I'm having a really down day. It's been two and a half weeks since my surgery, and I've had some good days that led me to expect a continued upward trend. Apparently, the healing human body doesn't work that way.
My sister the nurse told me tonight that it's normal to have good days and bad days after surgery. She mentioned that sometimes when we have good days, we do too much and then don't feel so good the next day (Why does everyone say that to me? Do they think I am a person of little self-control? Oh, wait. These are people who know me. Very well. Oh-kay, then!)
Then she said the words that have haunted me all my life since the first time my mother hauled my rotund 11-year-old body to the doctor's office for some "diet pills." My sister said that since I had intestinal surgery and am now having trouble, maybe I should try eating very lightly for a while, but keep getting gentle exercise. She said "eat lightly and get gentle exercise" but I heard the mantra I've been hearing in various permutations since I was 11: "Eat less, move more." Sounds really simple, doesn't it?
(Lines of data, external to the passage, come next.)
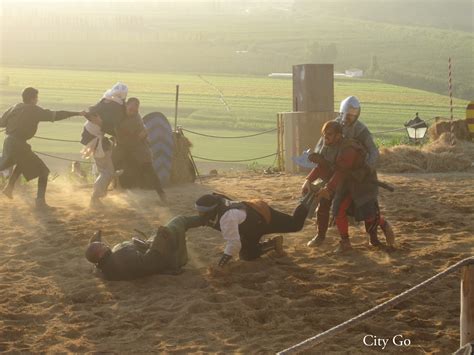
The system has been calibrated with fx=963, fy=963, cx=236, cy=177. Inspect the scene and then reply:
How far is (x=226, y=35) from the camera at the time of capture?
8512 cm

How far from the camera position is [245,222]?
764 cm

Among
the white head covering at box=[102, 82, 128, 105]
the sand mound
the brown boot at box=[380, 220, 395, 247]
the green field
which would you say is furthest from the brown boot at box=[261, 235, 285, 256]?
the green field

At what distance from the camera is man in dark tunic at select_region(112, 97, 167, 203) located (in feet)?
35.6

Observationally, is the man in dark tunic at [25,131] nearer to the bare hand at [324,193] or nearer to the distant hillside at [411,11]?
the bare hand at [324,193]

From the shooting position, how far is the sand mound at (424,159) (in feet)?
45.9

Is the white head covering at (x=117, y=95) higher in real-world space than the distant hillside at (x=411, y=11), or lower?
lower

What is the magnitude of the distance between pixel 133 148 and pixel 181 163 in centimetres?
225

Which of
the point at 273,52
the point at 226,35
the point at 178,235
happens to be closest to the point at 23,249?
the point at 178,235

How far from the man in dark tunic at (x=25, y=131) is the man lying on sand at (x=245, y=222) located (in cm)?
335

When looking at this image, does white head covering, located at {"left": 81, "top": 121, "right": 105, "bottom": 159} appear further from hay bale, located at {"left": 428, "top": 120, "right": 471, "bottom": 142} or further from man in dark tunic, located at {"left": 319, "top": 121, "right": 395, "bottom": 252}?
hay bale, located at {"left": 428, "top": 120, "right": 471, "bottom": 142}

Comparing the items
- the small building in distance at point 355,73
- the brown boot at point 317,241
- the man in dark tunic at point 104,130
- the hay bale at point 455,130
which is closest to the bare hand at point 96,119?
the man in dark tunic at point 104,130

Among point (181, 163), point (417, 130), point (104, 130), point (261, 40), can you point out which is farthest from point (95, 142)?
point (261, 40)

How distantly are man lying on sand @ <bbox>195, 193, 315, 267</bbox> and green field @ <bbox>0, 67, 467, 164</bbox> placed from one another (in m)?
24.0

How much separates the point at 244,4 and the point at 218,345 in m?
122
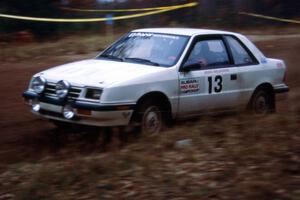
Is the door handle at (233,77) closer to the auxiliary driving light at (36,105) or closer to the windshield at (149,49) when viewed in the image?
the windshield at (149,49)

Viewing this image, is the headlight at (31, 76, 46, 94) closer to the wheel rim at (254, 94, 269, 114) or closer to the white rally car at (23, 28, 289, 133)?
the white rally car at (23, 28, 289, 133)

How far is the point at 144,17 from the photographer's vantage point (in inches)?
879

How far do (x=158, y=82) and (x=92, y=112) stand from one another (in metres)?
1.08

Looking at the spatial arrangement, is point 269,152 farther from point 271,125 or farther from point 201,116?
point 201,116

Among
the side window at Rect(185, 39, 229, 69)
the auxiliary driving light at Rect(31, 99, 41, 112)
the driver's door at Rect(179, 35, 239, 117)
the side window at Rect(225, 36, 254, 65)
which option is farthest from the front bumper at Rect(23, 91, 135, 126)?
the side window at Rect(225, 36, 254, 65)

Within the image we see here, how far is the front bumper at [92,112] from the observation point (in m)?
8.04

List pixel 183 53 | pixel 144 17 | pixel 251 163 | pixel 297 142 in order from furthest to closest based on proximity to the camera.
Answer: pixel 144 17
pixel 183 53
pixel 297 142
pixel 251 163

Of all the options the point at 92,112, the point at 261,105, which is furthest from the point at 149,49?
the point at 261,105

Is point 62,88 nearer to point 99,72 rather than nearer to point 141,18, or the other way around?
point 99,72

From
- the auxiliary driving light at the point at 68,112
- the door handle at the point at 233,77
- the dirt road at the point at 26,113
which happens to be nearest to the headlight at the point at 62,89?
the auxiliary driving light at the point at 68,112

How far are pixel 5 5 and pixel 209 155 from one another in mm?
14216

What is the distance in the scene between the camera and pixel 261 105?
10117mm

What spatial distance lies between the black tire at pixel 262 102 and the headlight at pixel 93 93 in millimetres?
2767

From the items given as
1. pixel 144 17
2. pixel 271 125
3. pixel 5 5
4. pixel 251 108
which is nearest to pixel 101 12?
pixel 144 17
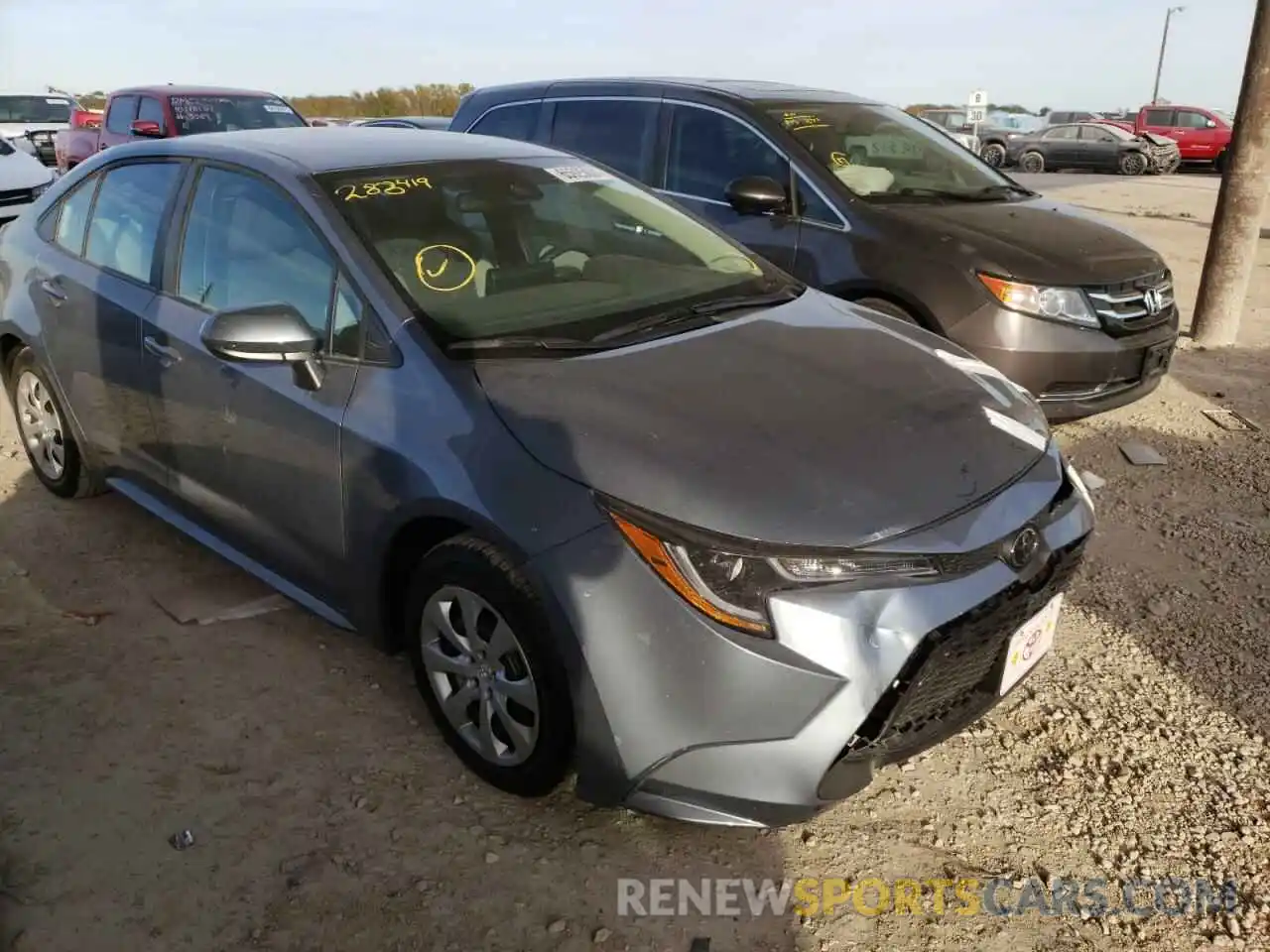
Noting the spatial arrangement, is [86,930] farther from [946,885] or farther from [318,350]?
[946,885]

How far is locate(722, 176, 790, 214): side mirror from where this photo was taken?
5.08 m

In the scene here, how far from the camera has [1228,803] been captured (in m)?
2.69

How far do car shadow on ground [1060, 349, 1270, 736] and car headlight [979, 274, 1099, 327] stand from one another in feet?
2.47

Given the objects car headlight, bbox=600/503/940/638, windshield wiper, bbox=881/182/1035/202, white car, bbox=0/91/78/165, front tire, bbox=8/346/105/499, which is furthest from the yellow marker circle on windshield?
white car, bbox=0/91/78/165

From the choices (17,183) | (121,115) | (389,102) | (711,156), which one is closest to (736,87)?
(711,156)

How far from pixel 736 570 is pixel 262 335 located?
1.40 m

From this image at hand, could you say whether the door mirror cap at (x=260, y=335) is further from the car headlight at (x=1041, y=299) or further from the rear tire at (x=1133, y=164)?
the rear tire at (x=1133, y=164)

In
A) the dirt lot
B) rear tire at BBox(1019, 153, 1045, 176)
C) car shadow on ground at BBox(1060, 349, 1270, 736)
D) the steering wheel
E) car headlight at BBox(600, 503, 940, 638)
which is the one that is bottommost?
rear tire at BBox(1019, 153, 1045, 176)

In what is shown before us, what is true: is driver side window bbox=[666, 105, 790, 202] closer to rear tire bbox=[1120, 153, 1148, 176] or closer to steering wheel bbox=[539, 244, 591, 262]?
steering wheel bbox=[539, 244, 591, 262]

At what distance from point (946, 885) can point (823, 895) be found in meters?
0.30

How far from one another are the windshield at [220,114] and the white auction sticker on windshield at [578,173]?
9307 millimetres

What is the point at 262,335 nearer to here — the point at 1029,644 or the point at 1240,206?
the point at 1029,644

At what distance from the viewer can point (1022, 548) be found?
2.33 meters

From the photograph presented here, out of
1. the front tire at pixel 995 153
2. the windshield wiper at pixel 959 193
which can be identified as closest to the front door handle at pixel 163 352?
the windshield wiper at pixel 959 193
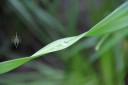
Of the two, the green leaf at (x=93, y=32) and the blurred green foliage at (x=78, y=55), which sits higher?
the blurred green foliage at (x=78, y=55)

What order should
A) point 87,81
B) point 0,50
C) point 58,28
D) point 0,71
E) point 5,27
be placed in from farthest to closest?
point 5,27 < point 0,50 < point 58,28 < point 87,81 < point 0,71

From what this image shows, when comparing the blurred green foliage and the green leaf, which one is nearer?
the green leaf

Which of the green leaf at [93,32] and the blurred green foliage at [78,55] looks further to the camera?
the blurred green foliage at [78,55]

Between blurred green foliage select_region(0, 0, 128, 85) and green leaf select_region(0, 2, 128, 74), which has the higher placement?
blurred green foliage select_region(0, 0, 128, 85)

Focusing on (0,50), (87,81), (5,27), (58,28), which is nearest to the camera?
(87,81)

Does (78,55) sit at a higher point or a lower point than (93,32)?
higher

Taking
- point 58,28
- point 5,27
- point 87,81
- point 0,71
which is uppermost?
point 5,27

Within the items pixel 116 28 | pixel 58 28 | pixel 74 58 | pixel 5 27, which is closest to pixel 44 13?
pixel 58 28

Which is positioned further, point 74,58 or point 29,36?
point 29,36

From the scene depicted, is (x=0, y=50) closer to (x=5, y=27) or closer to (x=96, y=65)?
(x=5, y=27)

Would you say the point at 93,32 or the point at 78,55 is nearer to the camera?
the point at 93,32

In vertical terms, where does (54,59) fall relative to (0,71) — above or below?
above
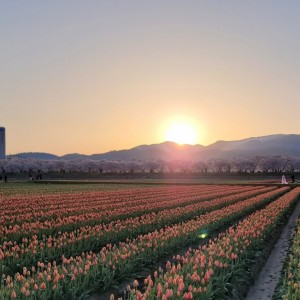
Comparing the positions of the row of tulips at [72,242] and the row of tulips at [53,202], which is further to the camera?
the row of tulips at [53,202]

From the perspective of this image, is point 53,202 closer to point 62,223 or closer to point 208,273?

Damn. I was really happy when the doctor let me out of the hospital and said I had no restrictions on what I eat. "Except," he said, "stop when you're full." This is a 45-year-old man who eats right, works out, loves life, and practices what he preaches. I'm a rotund boomer who practices "recreational eating" when lonely, frustrated or bored. I wasn't about to point out that his definition of "full" and mine might be just a wee bit different. But there's no getting around it when you hear it from a sister who knows you and loves you and makes keeping people healthy her life's work.
So, here I am, in the "Guy house," with no one to talk to during the day (oh, and during the evening too, unless you count a few words during commercials), three small dogs who want constant attention, and a kitchen full of guy food. I'm in pain and feel like a limp dishrag and TV has only reruns. The guys have added all sorts of techie things to their TV-surround-sound-on-demand-digital-TV-viewing-stations. The one in the kitchen is permanently set to channel 3, which seems to be the all-Cash-Cab station during the day. So, "eating less, moving more" is a challenge of major proportions.
But then, I'm a woman of major capabilities. And this limp dishrag act is getting very old. I want to go see my friends. I want to go ride a ferry in the sunshine. Mostly, I want to feel better. Maybe I can do the "eat less" thing. I think the "move more" bit will come more easily when I get that right.